• What you need to do:
The records are to be copied word for word, and the pictures dropped.

(Records drawn from a dataset)
= = =

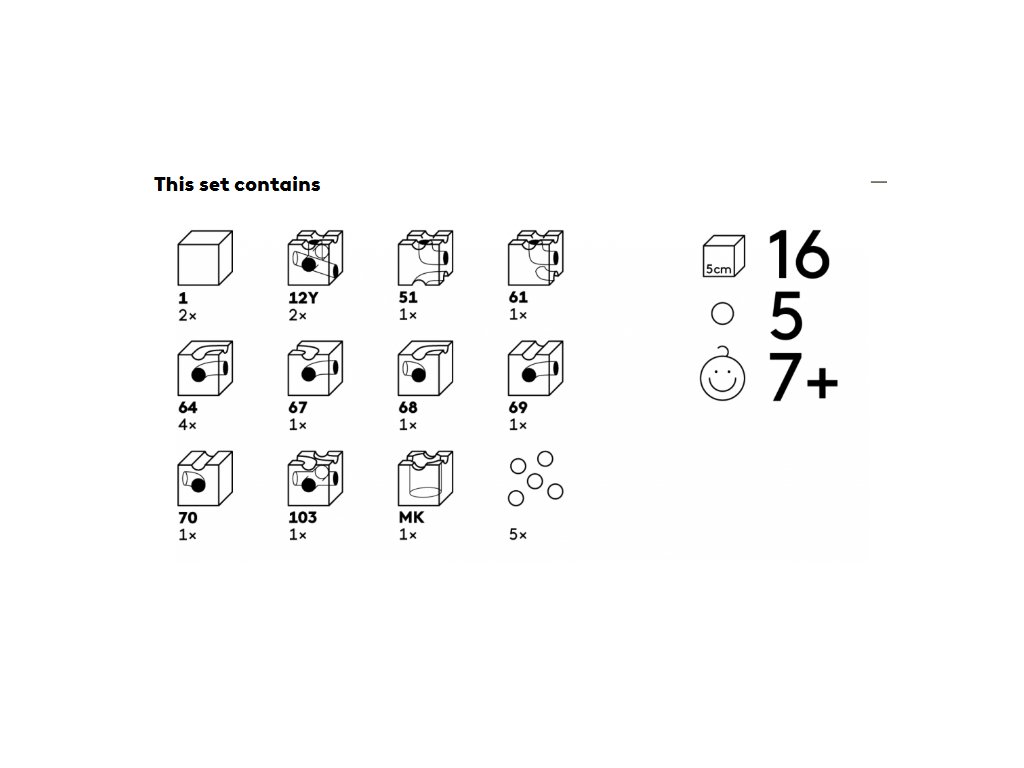 This set contains

—

1
2×

12Y
2×

51
1×

61
1×

64
4×

67
1×

68
1×

69
1×

70
1×

103
1×

MK
1×

5×

5cm
16

5

7+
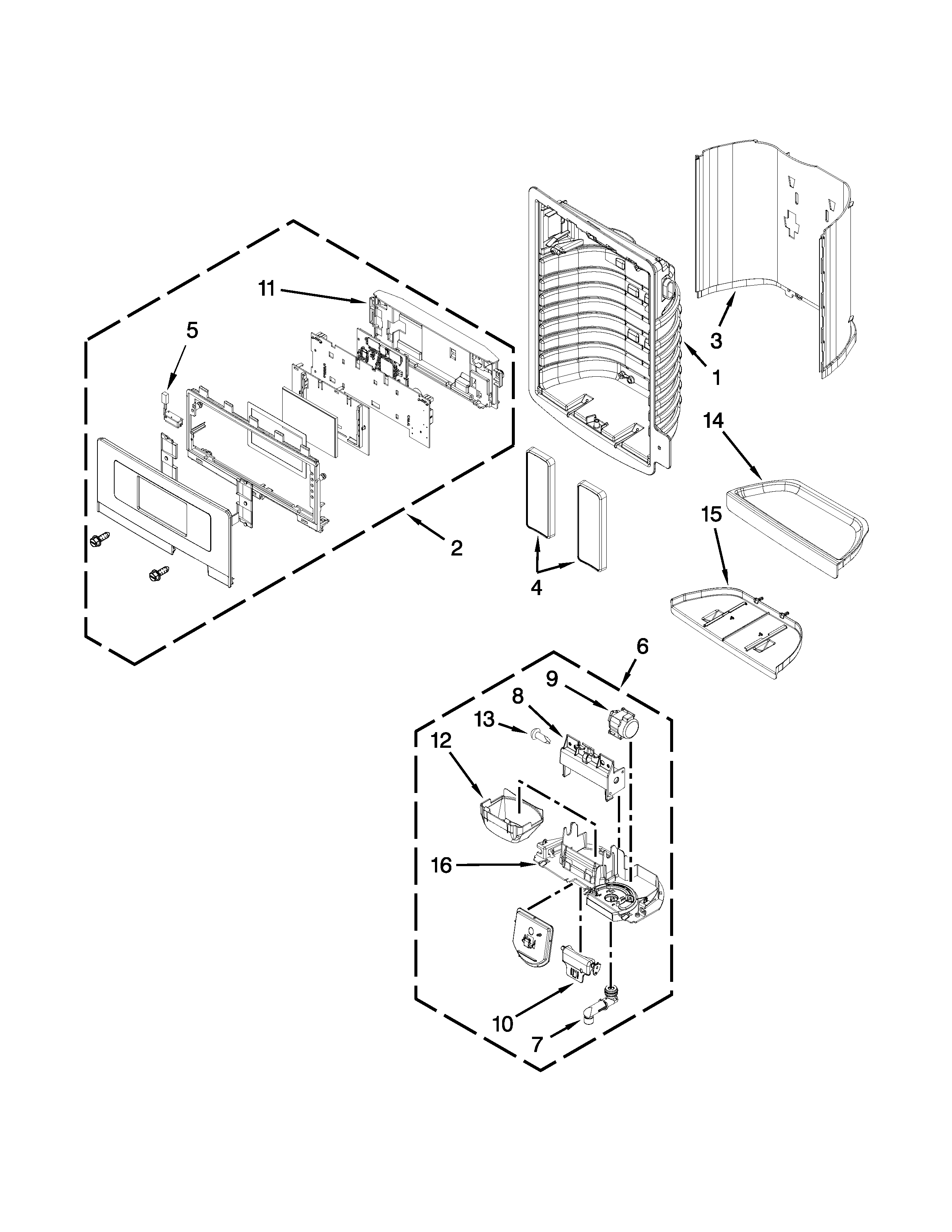 11
5
3
1
14
15
2
4
6
9
8
13
12
16
10
7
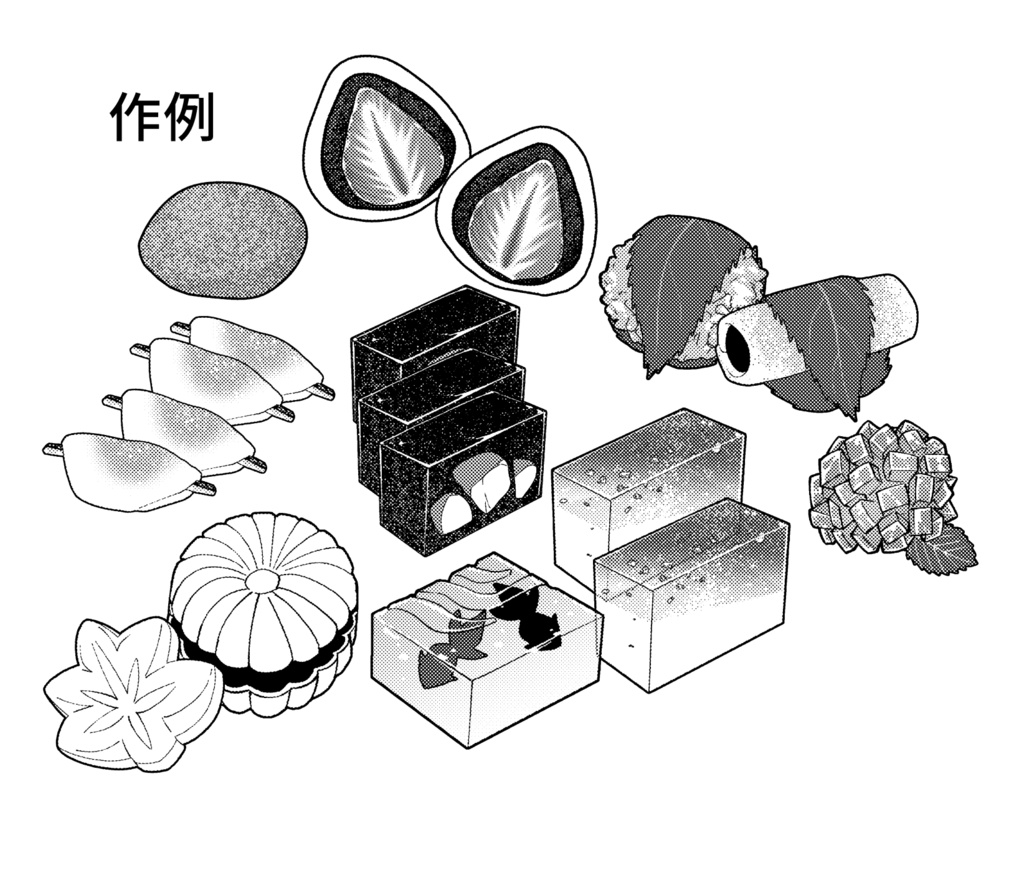 作例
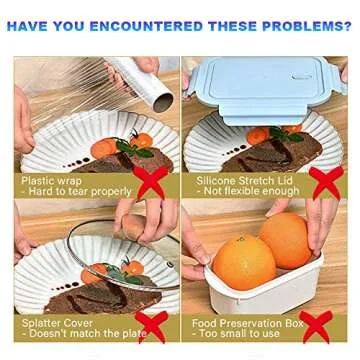 HAVE YOU ENCOUNTERED THESE PROBLEMS?

Plastic wrap
- Hard to tear properly

Silicone Stretch Lid
- Not flexible enough

Splatter Cover
- Doesn't match the plate

Food Preservation Box
- Too small to use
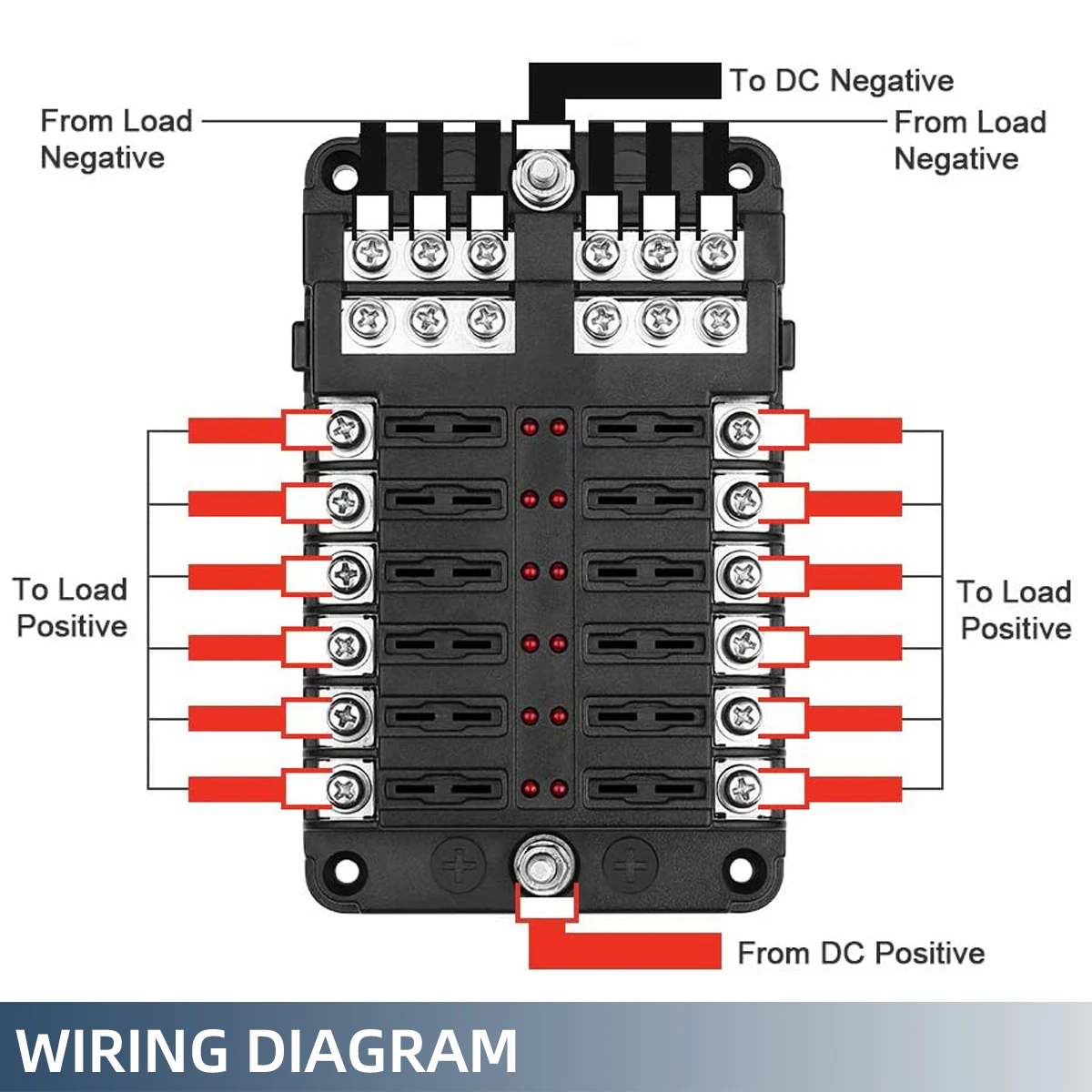 To DC Negative

From Load Negative

From Load Negative

To Load Positive

To Load Positive

From DC Positive

WIRING DIAGRAM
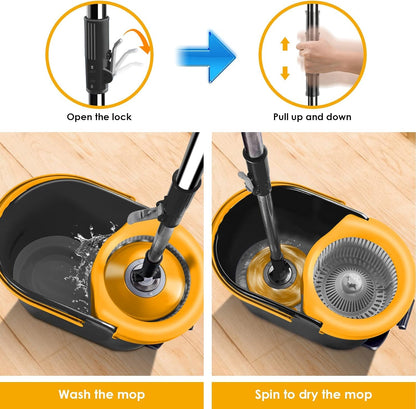 Open the lock

Pull up and down

Wash the mop

Spin to dry the mop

= = =

• Exercise solution:
 This set contains

—

1
2×

12Y
2×

51
1×

61
1×

64
4×

67
1×

68
1×

69
1×

70
1×

103
1×

MK
1×

5×

5cm
16

5

7+
 11
5
3
1
14
15
2
4
6
9
8
13
12
16
10
7
 作例
 HAVE YOU ENCOUNTERED THESE PROBLEMS?

Plastic wrap
- Hard to tear properly

Silicone Stretch Lid
- Not flexible enough

Splatter Cover
- Doesn't match the plate

Food Preservation Box
- Too small to use
 To DC Negative

From Load Negative

From Load Negative

To Load Positive

To Load Positive

From DC Positive

WIRING DIAGRAM
 Open the lock

Pull up and down

Wash the mop

Spin to dry the mop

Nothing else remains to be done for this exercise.